Friday morning we toured Colom harbour in AB to fill with diesel and water. The sea outside was rather sloppy given the lack of wind but we eventually sailed into large and deep Puerto de Cabrera to pick up the waiting buoy, in nearly 100ft of water! Absolutely no facilities, just somewhere to get away from it all, in the otherwise crowded Balearics. And we left early on Saturday to cross to Ibiza, where a late southerly blast carried us round the north east coast to anchor in crowded but very scenic Portinatx, which like Cabrera is completely open to the north. We followed that long day with a short drift around to anchor in the even more open and shallow Bahia San Antonio-Abad. It was incredibly crowded with yachts at anchor and tourists and frankly overdevelopment ashore. I had actually flown here in 1965 with my family in a tiny plane from Barcelona, which we'd reached by train from northern France. The contrast was overwhelming since in '65 the was no development whatsoever on the beach outside the small port town. In fact we had met a Canadian who was about to open a beach bar and we actually wondered whether he'd have any customers. I can only hope he sold out later for a good profit!!

We were glad to motor out of the Bahia at 8am , initially accompanied by two dolphins. We had to motorsail all day to reach the mainland headland of Cabo de la Nao, continuing south to anchor in the Bay under Cabo Oro east of Moraira, where Admiral Byng had moored his fleet, before his overcautious attempt on Mahon. As I'm sure you know he was later executed to "encourager les autres"!!

Alicante marina the following night was incredibly hot and expensive at 90F and 89euros! Crowded too, we spent the night on the waiting quay or "muelle despair"! We had a reasonable meal in one of the marina restaurants and explored the interesting old town centre and promenade. But another night at this price was unthinkable, so after filling with fuel and water , we spent the next night at the open anchorage west of Cabo Huertas. Running SW down the coast in the morning the wind and seas built up quickly and we eventually surfed around Torrevieja (Humphrey managed some video) and then motored hard against the wind to gain the deep anchorage in the outer harbour, for a late lunch and siesta. We stayed onboard for dinner and watched "Paris, Texas" yet again!
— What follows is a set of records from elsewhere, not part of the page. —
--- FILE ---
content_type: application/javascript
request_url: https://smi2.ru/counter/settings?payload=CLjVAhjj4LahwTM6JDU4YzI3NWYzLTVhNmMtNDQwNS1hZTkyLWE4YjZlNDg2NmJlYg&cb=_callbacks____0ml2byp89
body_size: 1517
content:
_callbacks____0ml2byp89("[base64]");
In fact we killed a few days in this free anchorage and altho we couldn't find the "old tower", it's a pleasant spot, altho very crowded again in early August. Our final sail took us past the Mar Menor and round Cabo de Palos to Cartagena which we managed to enter under sail. The relatively new fully battened main enables slow progress to windward on it's own surprisingly. An Ozzie marinero made us welcome in the new Yacht Port Cartagena (YPC), even allocating us a double berth with side finger pontoons at mono rates. Which was what had brought us here of course. I met the lovely Julia in the office and paid for four months, in exchange for lots of tourist advice. Humphrey and I slowly stripped down Aqua Blue for the winter in the cooler mornings, combined with sightseeing and later siestas. The whole old town centre is paved in marble and all the house fronts with their wrought iron balconies have preservation orders. The Roman remains including the newly uncovered theatre, the House of Fortune and the Forum are all worth a visit. As is the restored Town Hall and the very informative Underwater Archeology museum on the quay behind YPC. There's also a Roman/Carthaginian festival in the autumn and a Jazz festival in November.

However by the 16th August we were back in Brighton for a party and even more important my daughter Louise's graduation. We returned en famille to Cartagena in September for more sightseeing and a few afternoons at Cala Cortina (only ten minutes by taxi). Plus sampling several very good restaurants. Altho I was distracted somewhat by finding bars to follow the Vuelta Espana!

Later in December I emailed YPC after seeing strong winds forecast, to be immediately re-assured marineros would be on duty over Xmas. I can't recommend the place highly enough! We plan to drive there for the Easter celebrations.